"TEJE PRESO", SENADOR!, por Paulo Lima

Dr. Paulo Lima*
Sempre que leio esta frase lembro dos meus tempos de criança, em minha cidade, Vertentes. É que, para o homem comum não havia desonra maior que cruzar os batentes de uma delegacia de polícia. Entrar numa cadeia pública só se fosse para visitar um preso, e olhe lá! Assim, raras vezes ouvíamos esta frase, dita pelos nossos valorosos soldados militares de então. Hoje os tempos são outros, já que a violência cotidiana faz com que não nos espantemos mais com as prisões que ocorrem diuturnamente, em nossas ruas, por motivos vários. No entanto, confesso, causou-me espanto a prisão do Senador DELCÍDIO AMARAL, do Partido dos Trabalhadores, semana que passou. É que a gente não costuma ler nos jornais ou ver na televisão, com frequência, a prisão de empresários, banqueiros, políticos e afins, neste nosso "Brasil Varonil", a não ser nesses últimos tempos de "mensalão", "petrolão" e tantos outros escândalos, que desnudaram a face cruel e criminosa da política do "toma lá, da cá", e dá compra de votos e apoios com o dinheiro do povo. Acontece, que, o que me causou espécie foi a forma como ele foi preso. Explico. 

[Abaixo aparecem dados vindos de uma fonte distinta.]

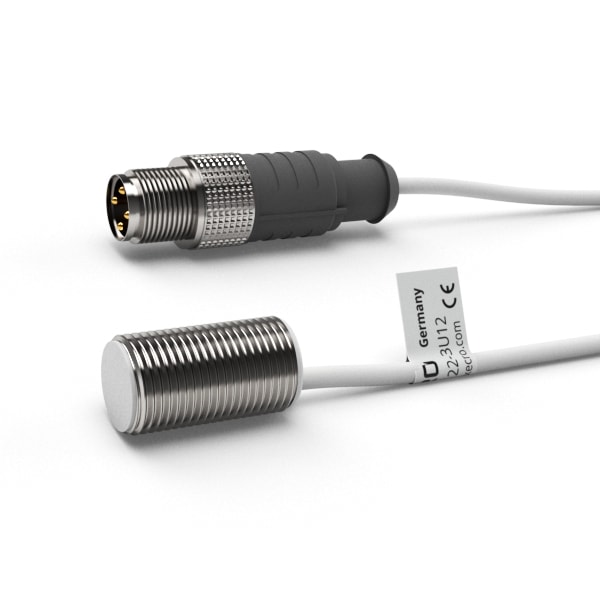 Xecro IPS12-S6PO22-3U12 inductieve sensor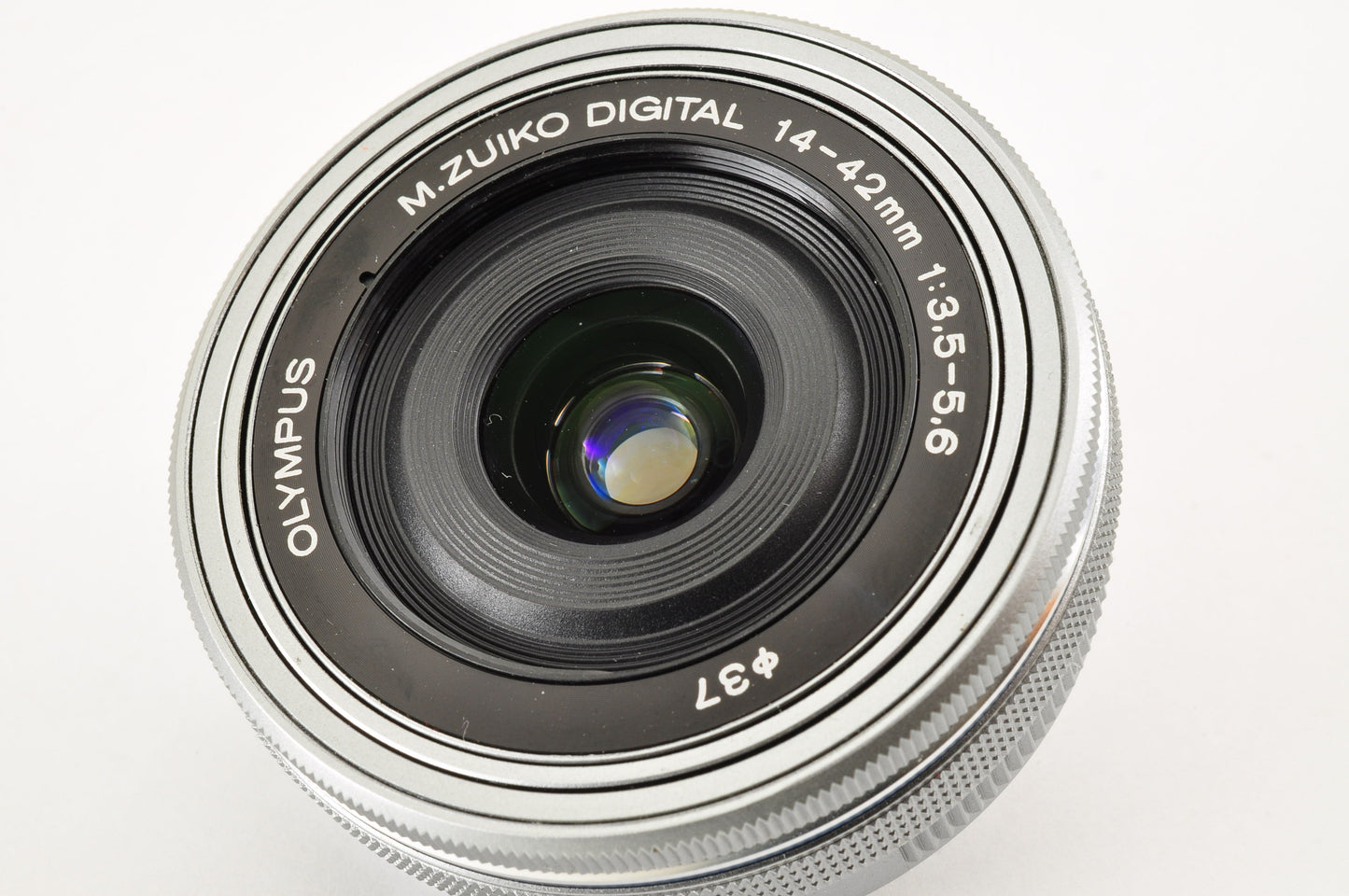 [US Duty Paid] OLYMPUS OM-D E-M10 Mirrorless Camera w/ 14-42mm 40-150mm Lens US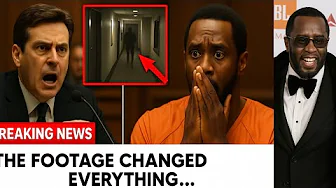 1 MINUTES AGO: Meek Mill's Secret Hotel Footage With Diddy LEAKED in Court – Shock Turns to Panic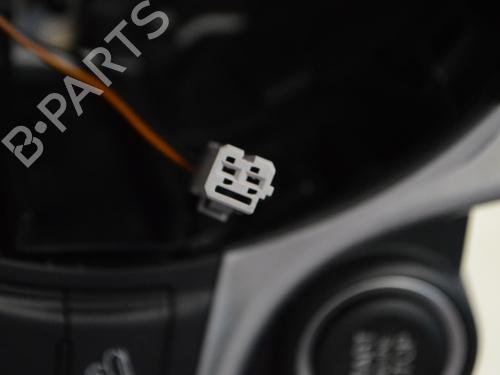 Steering wheel ALFA ROMEO STELVIO (949_) 2.0 Q4 (949.AXA2A) | BP30620568C49 - Image 8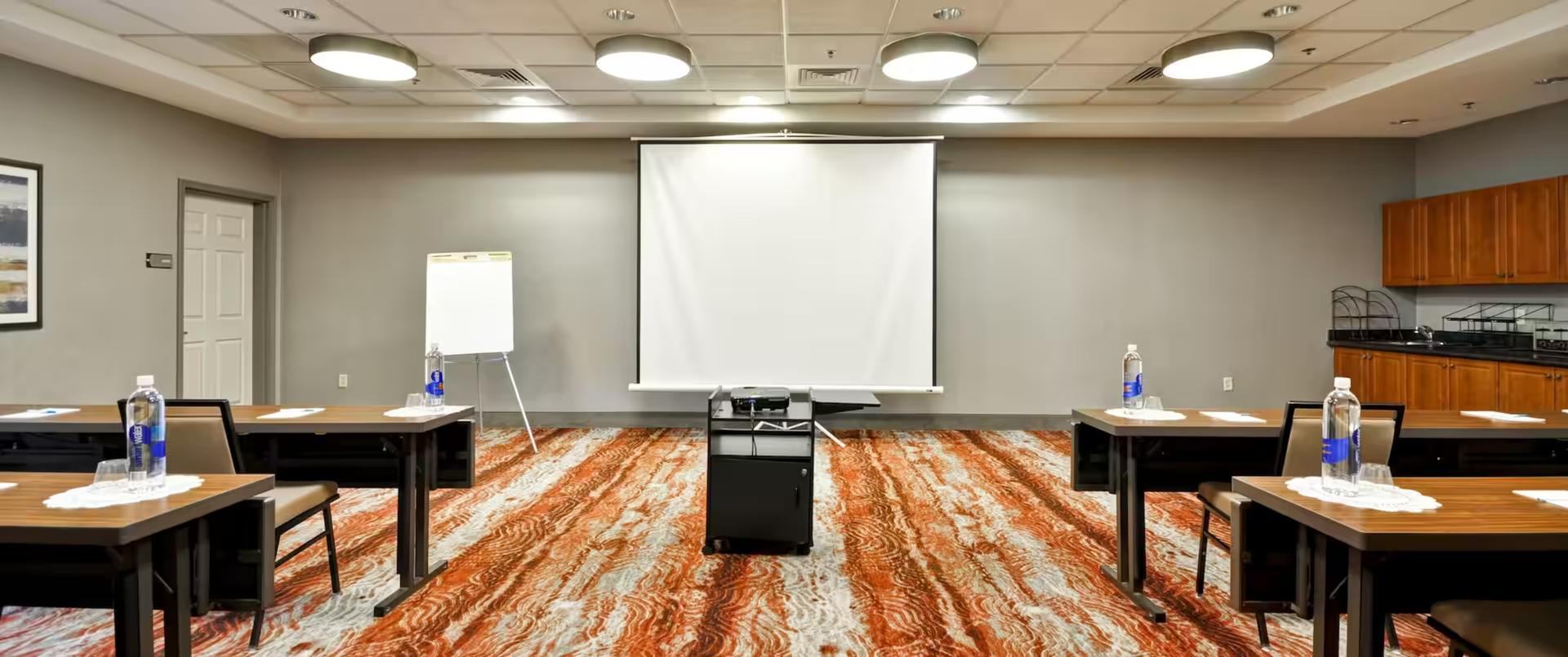 Claremont Room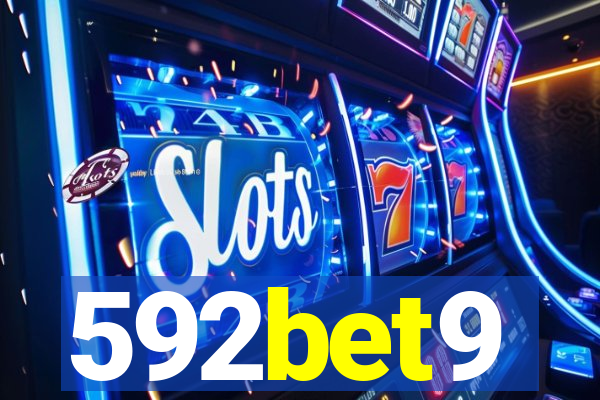 592bet9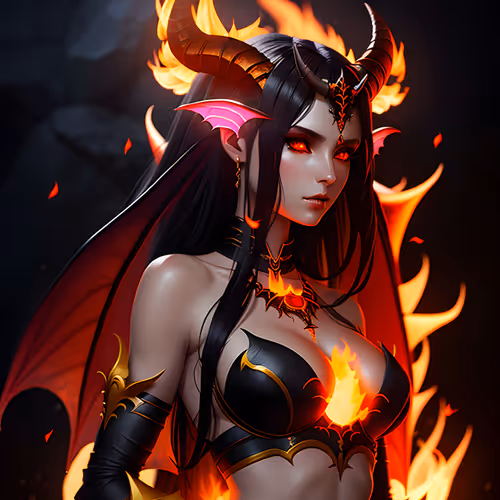 Nahemah Girl 047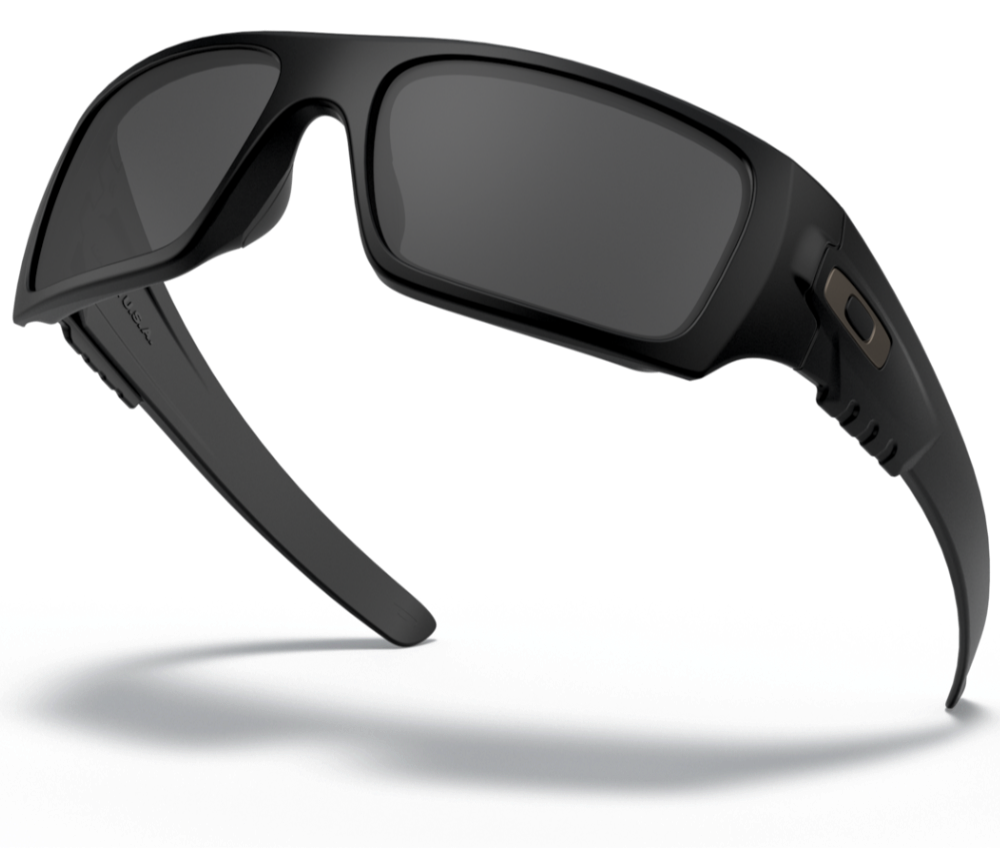 Oakley Standard Issue Ballistic Det Cord Prizm Lens HDO Yarı Balistik Taktik Erkek Gözlük 92530661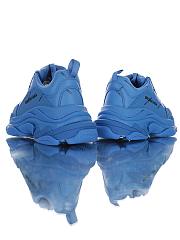 BALENCIAGA TRIPLE S 536737 W2FA1 9012 - 2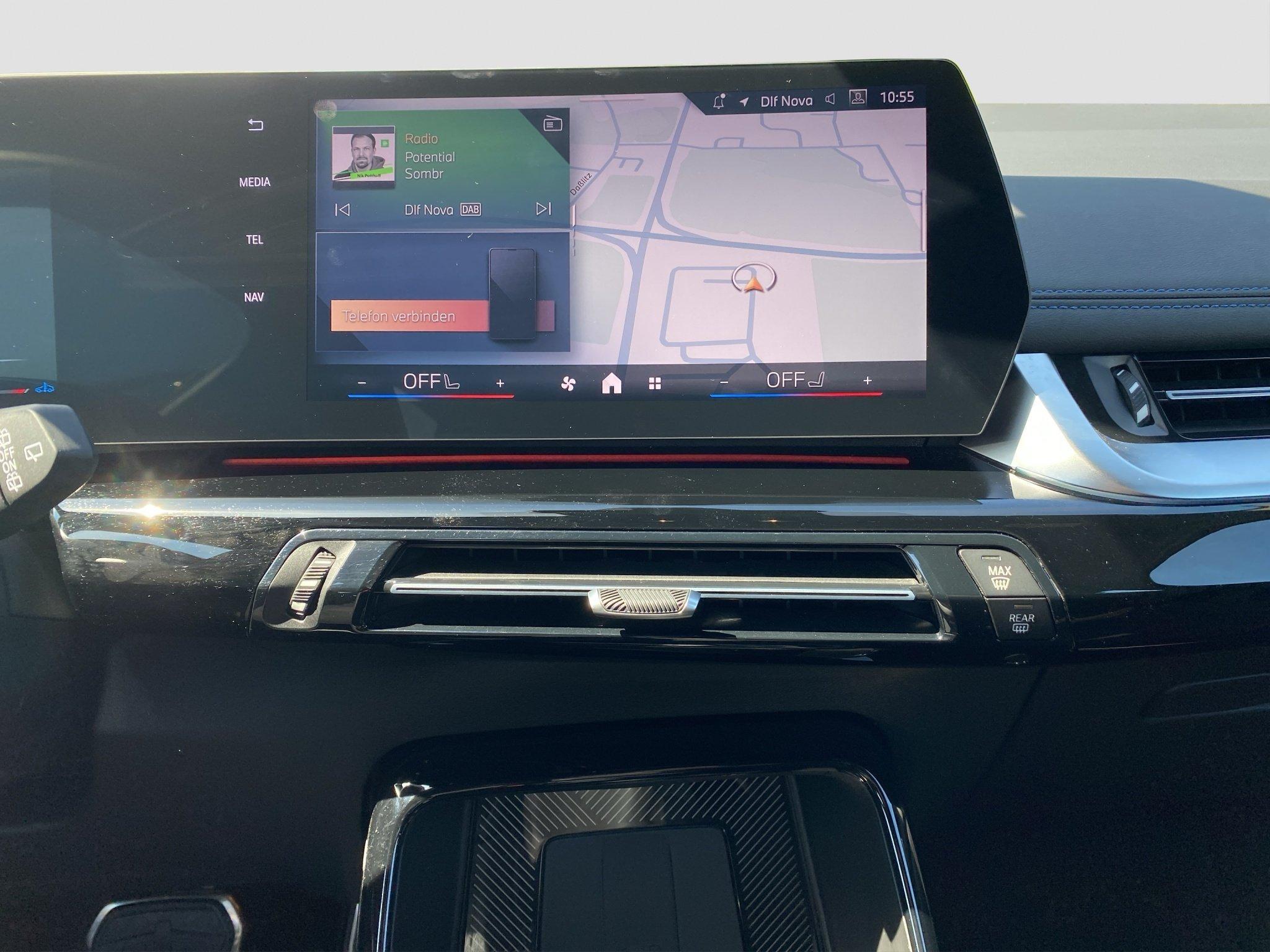 BMW 2er Active Tourer – Bild 16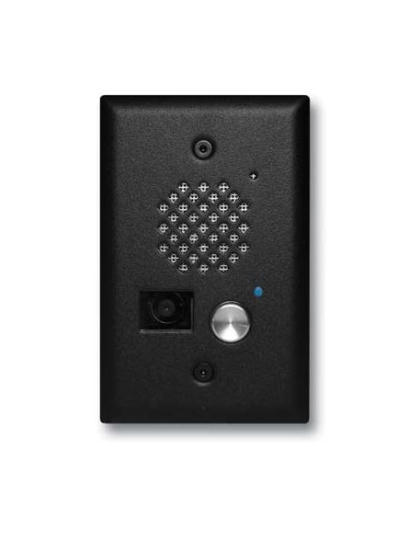 Video Entry Phone-Black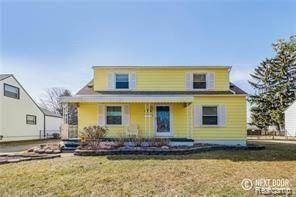 Garden City, MI 48135,31779 CHESTER Street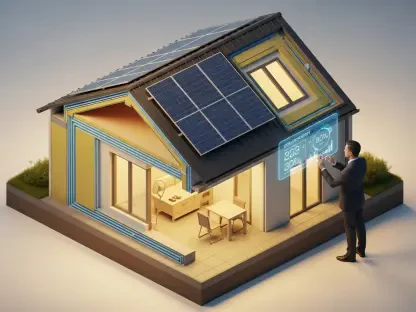 Energy Efficiency Is Essential Under the Renters' Rights Act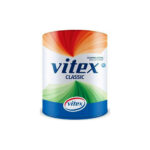 VITEX CLASSIC ΠΛΑΣΤΙΚΟ ΧΡΩΜΑ ΒΑΣΗ TR 1L (1003706)
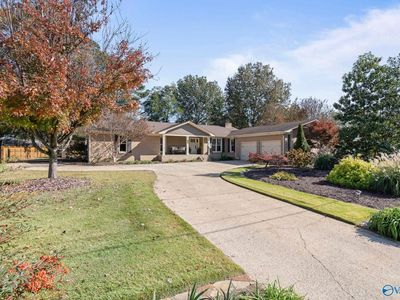 7303 Statton Dr SE, Huntsville, AL, 35802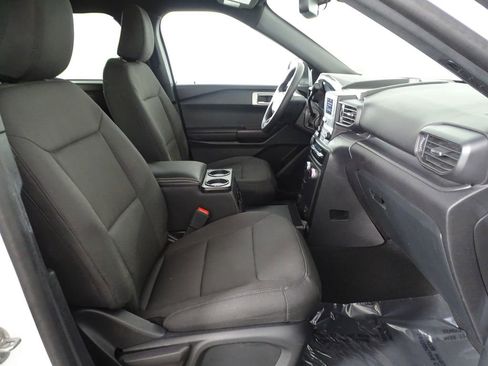Used 2023 Ford Explorer 4WD Police Interceptor w/ Ultimate Wiring Package image 13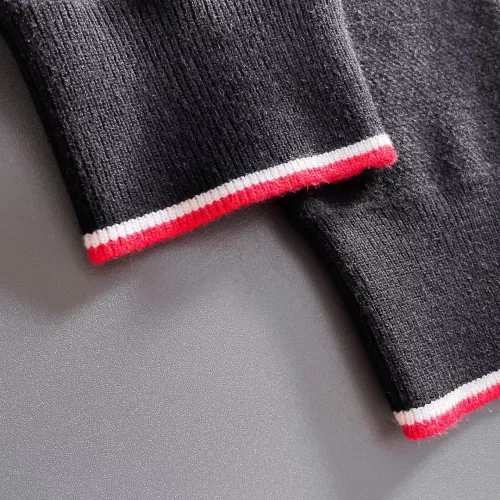 Cheap Moncler Sweaters Long Sleeved For Men #1369752 Replica Wholesale [$56.00 USD] [ITEM#1369752] on Replica Moncler Sweaters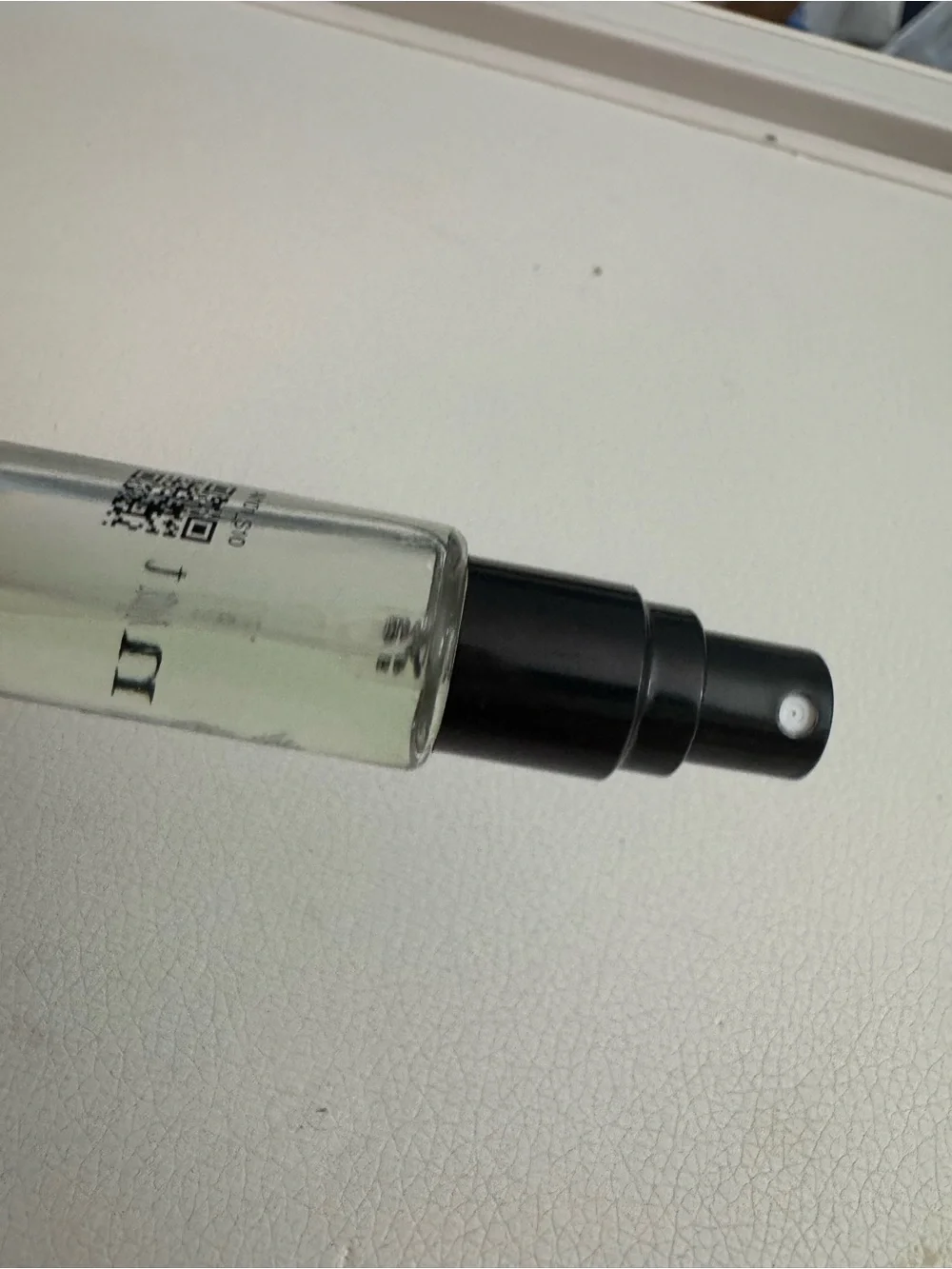 Avant-Pure Emerald Travel Spray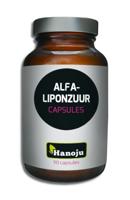 Alfa liponzuur 90 Vegetarische capsules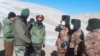 རྒྱ་དཀར་ནག་གི་གྲོས་མོལ་དང་ས་མཚམས་ཁག་གི་ཟིང་ཆ།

Sabemos nós, que lidamos com o Direito, que a vigente Constituição Federal estabelece garantias diversas ao cidadão, contra abuso de autoridade e contra prisão ilegal. No caso de Deputados Federais e Senadores esta garantia é bem mais elástica e se dá para que os mesmos possam, no exercício inviolável do mandato parlamentar, atuar com independência e em nome do povo. Assim, esta mesma Constituição dispõe, expressamente, que os Deputados Federais e Senadores da República somente poderão ser presos no exercício do mandato, se forem pegos em flagrante delito ou, "com a boca na botija", como se diz no popular, cometendo um crime inafiançável. 

É certo que o Brasil inteiro ouviu as conversas gravadas pelo filho de Nestor Cerveró, nas quais o Senador DELCÍDIO AMARAL prometia, dentre outras coisas, interferir junto a alguns Ministros do Supremo tribunal Federal para a soltura do referido criminoso e, numa delas, planejava até a fuga de Cerveró para a Espanha, depois do mesmo ser posteriormente solto.

Este fato, como se sabe, foi o motivo preponderante, que levou o Ministro TEORI ZAVASCKI a decretar a "prisão cautelar" do referido parlamentar, a pedido do Procurador-Geral da República RODRIGO JANOT, sob o argumento de que o referido parlamentar faria parte de uma organização criminosa, com o intuito de sabotar a investigação criminal e a instrução dos processos da chamada "Operação Lava Jato."

De início, talvez em razão do choque dos fatos, confesso que cheguei a acreditar, que, realmente, a prisão do Senador estaria garantida constitucionalmente. No entanto, a pergunta que não quer calar, é: houve o crime discorrido pelo Procurador da República, ou mesmo a tentativa do seu cometimento? Os ministros GILMAR MENDES, EDSON FACHIN e DIAS TÓFFOLI e até o próprio Ministro TEORI ZAVASCKI, negaram peremptoriamente que o Senador os tivesse procurado, formulando tratativas para que fosse concedido Habeas Corpus em favor de NESTOR CERVERÓ. Ora, e se não houve, sequer a tentativa, por parte de Delcídio porque, então, um Senador da República foi preso, justamente por ordem de uma Corte que tem a prerrogativa de guardar a Constituição do Brasil? 

Talvez o juiz SÉRGIO MORO saiba responder...

*PAULO ROBERTO DE LIMA é graduado em Filosofia pela Universidade Católica, bacharel em Direito pela Faculdade de Direito do Recife, ex-Procurador Federal, e atualmente exerce a advocacia.